Of course, as an asset, regulated or otherwise, cryptocurrencies are still an interesting and exciting commodity to invest in, and before the regulatory uptick, there was a Wall Street interest spike.
That adoption of traditional investors has seen a correlation between cryptocurrencies and stocks, with the help of tools like Bitcoin futures also driving a broader appeal. The correlation between the stock markets and Bitcoin has become more evident, which indicates the digital currency is still being perceived as a risk asset as opposed to a safe-haven asset like gold.
Image source: DataTrek Research
What does the future hold?
There is still massive optimism heading into Q2 from market analysts and cryptocurrency experts alike. Firstly, the bad news that drove the price of Bitcoin down, notably, the regulatory pressure, seems to be fading.
Secondly, the remaining bad news, or even FUD; like the South Korean ‘ban,’ the misinterpretation of the Indian ban, and more pressure from China, has had its effect, so any more bad news cannot do as much damage.
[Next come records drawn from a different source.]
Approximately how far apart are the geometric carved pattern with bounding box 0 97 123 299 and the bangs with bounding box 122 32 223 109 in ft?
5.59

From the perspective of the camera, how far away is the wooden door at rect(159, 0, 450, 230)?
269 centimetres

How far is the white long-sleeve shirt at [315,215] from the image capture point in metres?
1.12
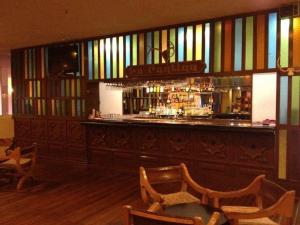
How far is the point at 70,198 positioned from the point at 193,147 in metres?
2.18

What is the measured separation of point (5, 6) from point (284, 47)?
13.3 ft

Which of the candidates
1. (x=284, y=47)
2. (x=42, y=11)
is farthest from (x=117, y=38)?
(x=284, y=47)

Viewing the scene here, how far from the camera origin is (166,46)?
554cm

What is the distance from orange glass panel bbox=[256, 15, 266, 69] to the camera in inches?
183

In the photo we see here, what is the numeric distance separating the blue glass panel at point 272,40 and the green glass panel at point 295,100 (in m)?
0.38

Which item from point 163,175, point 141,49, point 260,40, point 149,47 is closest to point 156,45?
point 149,47

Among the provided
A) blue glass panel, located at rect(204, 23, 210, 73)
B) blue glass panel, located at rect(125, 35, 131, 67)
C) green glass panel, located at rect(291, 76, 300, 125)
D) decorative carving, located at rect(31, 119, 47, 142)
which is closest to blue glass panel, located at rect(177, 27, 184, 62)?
blue glass panel, located at rect(204, 23, 210, 73)

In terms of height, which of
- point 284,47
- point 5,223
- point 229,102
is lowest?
point 5,223

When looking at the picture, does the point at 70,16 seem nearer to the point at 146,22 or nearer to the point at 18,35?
the point at 146,22

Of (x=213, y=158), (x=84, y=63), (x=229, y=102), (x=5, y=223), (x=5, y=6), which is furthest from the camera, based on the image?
(x=84, y=63)

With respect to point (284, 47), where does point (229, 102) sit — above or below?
below

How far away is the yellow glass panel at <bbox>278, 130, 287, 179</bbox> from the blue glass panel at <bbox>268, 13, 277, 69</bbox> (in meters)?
1.05

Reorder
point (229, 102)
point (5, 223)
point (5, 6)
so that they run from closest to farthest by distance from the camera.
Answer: point (5, 223), point (5, 6), point (229, 102)

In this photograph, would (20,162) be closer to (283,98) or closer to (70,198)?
(70,198)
Naeem Aslam, a cryptocurrency commentator and Chief Market Analyst at ThinkCoin, expanded on this bad news cycle to Cointelegraph:
"If you look at the Bitcoin price action, a lot of the bad news is already priced in. Any new development which is negative for the cryptocurrency is considered only as an extension of the current event.
"This means that it is failing to produce any meaningful downside move for the Bitcoin price. Having said this, I am a little concerned that if the previous low doesn’t hold, it is highly likely that we may move towards the 5,000 mark.”
To this end, Aslam is of the opinion that Q2 will see some substantial growth:
“Towards the end of the Q2, I expect the cryptomarket to start moving higher or at least it should be close enough to form a bottom."
"Q2 is always good for Bitcoin. There will be a significant rally here if seasonality brings tailwinds."
Seasonal tailwinds include a historical data showing a better performance in the second quarter, as well as a number of big conferences coming up, that usually inspire positive sentiment.
Kelly also believes that there will be a bounce off the negativity that has plagued Q1, including the regulatory crackdown:
"We've gone to the extreme of the regulation which is South Korea thinking they're going to ban it, the U.S. talking about everything being a security, to walking it back. You're seeing a shift again in that type of thing. I think most of that's behind us."
All about perspective
It is easy to look at a small section of Bitcoin’s history in isolation and start to panic; it is such a new, and volatile, commodity that when it is up, it is rocketing up, and when it is down, the same applies.
Bitcoin’s Q1 may be a poor performer, but zooming out a little bit shows the perspective of things. Aug. 5, 2017 was an important day as they cryptocurrency community celebrated Bitcoin breaking the $3,000 mark. That is less than half of where it is today; that was also only eight months ago today.